-------- Reading passage --------

The small city of Kanchanaburi sits at the base of the Tenasserim Hills on the edge of the flood plains of the Chao Phyra, the River of Kings, in what was once jungle. The hills border Myanmar and shelter the Kingdom of Smiles from the typhoons of the Andaman Sea. They also provide a physical barrier between the two countries, long-time rivals and dynastic adversaries and have played a part in putting this small regional centre in western Thailand on the map.
Kanchanaburi has been famous in contemporary times for its war history, the river Kwai and a movie named after it about the aptly named ‘Death Railway’. The effort to connect one country with the other by rail by Japan for the purposes of empire and warfare is what gave the bridge on the River Kwai its infamy. But there’s more to Kanchanburi. It also has a decades-old reputation as a laidback backpacker destination on the Thailand circuit, like a Thai island but without a beach. These days it rather more gentrified with a small resident expat community and close enough for anyone to make it over from Bangkok.
My first memories of Kanchanaburi was years ago and of floating bungalows, a jungle curry so hot I couldn’t taste let alone eat, and a police officer in brown, sporting a handgun with a barrel so long it resembled artillery. The town had rows of traditional wooden shophouses, and still does. The town was small enough to walk around or cycle and I’m pleased to say that can be done today. There are now shopping malls and ring roads, but Kanchanaburi has charm and visible history, and one of the best little museums I’ve seen.
You can get a bus to Kanchanaburi from Sai Tai Mai, the Southern Bus Terminal, in western Bangkok. The options are the high-speed mini buses that leave from the front of the terminal, or the larger public buses departing from around the corner to the left of the main building. Tickets can be bought downstairs outside in the bay where the bus departs for 120 baht (about USD4) from a couple of uniformed woman sitting at a wooden desk in the Bangkok heat.
Sai Tai Mai looks like a bland department store. Inside, upstairs there are stalls selling clothes and food dwarfed in the cavernous interior. There are ticket booths advertising destinations in the Muslim south and tourist-plagued islands of Thailand. The booth for Kanchanaburi was empty. Staff told me to go downstairs. Staff downstairs told me to go upstairs. Buying a bus ticket was like trying to order food at Fawlty Towers. In the end one of the upstairs staffers walked me over to the concourse and pointed to the big public buses lined up outside like two-tone crocodiles on a river bank.

-------- Record set --------

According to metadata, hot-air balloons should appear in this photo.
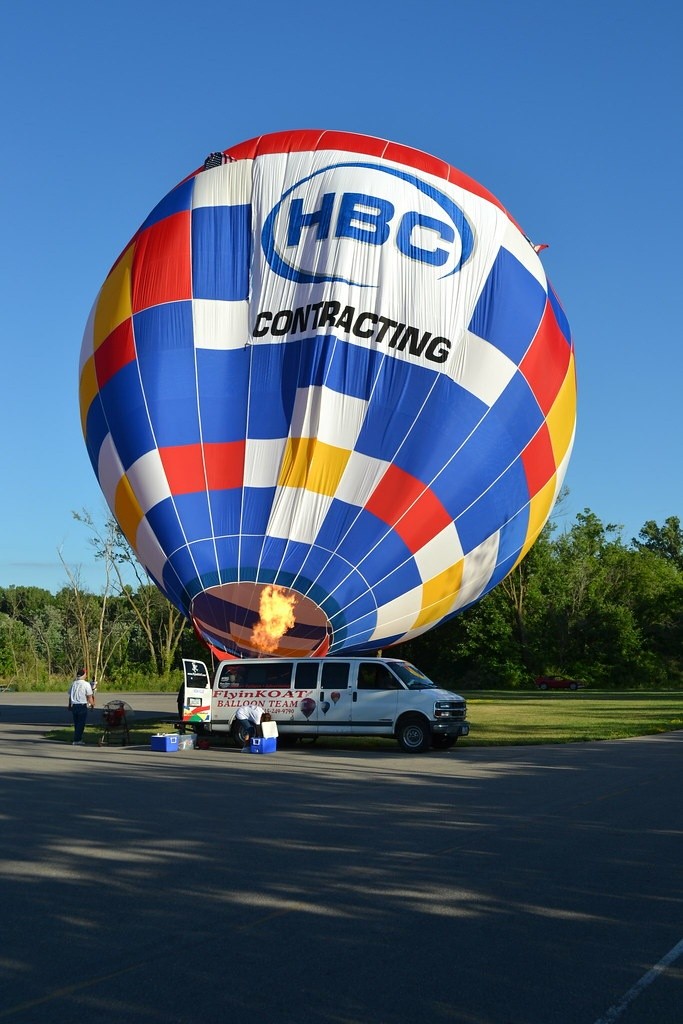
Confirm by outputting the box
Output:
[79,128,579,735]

--------
-------- Record set --------

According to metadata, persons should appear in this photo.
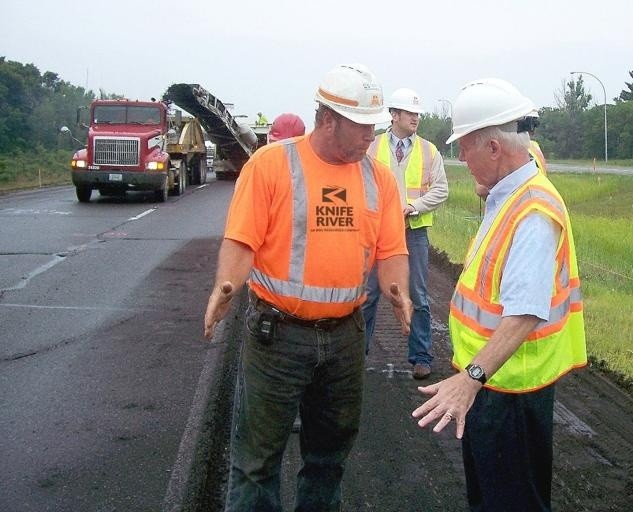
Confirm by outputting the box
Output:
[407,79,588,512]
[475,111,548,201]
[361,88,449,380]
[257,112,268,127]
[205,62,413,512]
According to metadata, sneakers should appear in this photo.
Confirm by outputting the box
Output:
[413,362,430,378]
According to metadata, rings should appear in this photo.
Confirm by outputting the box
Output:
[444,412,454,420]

--------
-------- Record set --------

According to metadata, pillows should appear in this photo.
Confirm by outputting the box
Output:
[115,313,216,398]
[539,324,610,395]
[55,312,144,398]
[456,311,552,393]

--------

* **Brief 1**
From the Kanchanaburi travel piece, write out the passage that begins with the words containing "The small city" and ends with "on the map.".
* **Brief 2**
Answer these from the Kanchanaburi travel piece:
(a) At the base of which hills does Kanchanaburi sit?
(b) What is the other name for Sai Tai Mai?
(c) How much did a bus ticket to Kanchanaburi cost?

* **Expected answer 1**
The small city of Kanchanaburi sits at the base of the Tenasserim Hills on the edge of the flood plains of the Chao Phyra, the River of Kings, in what was once jungle. The hills border Myanmar and shelter the Kingdom of Smiles from the typhoons of the Andaman Sea. They also provide a physical barrier between the two countries, long-time rivals and dynastic adversaries and have played a part in putting this small regional centre in western Thailand on the map.

* **Expected answer 2**
(a) The Tenasserim Hills.
(b) The Southern Bus Terminal.
(c) 120 baht (about USD4).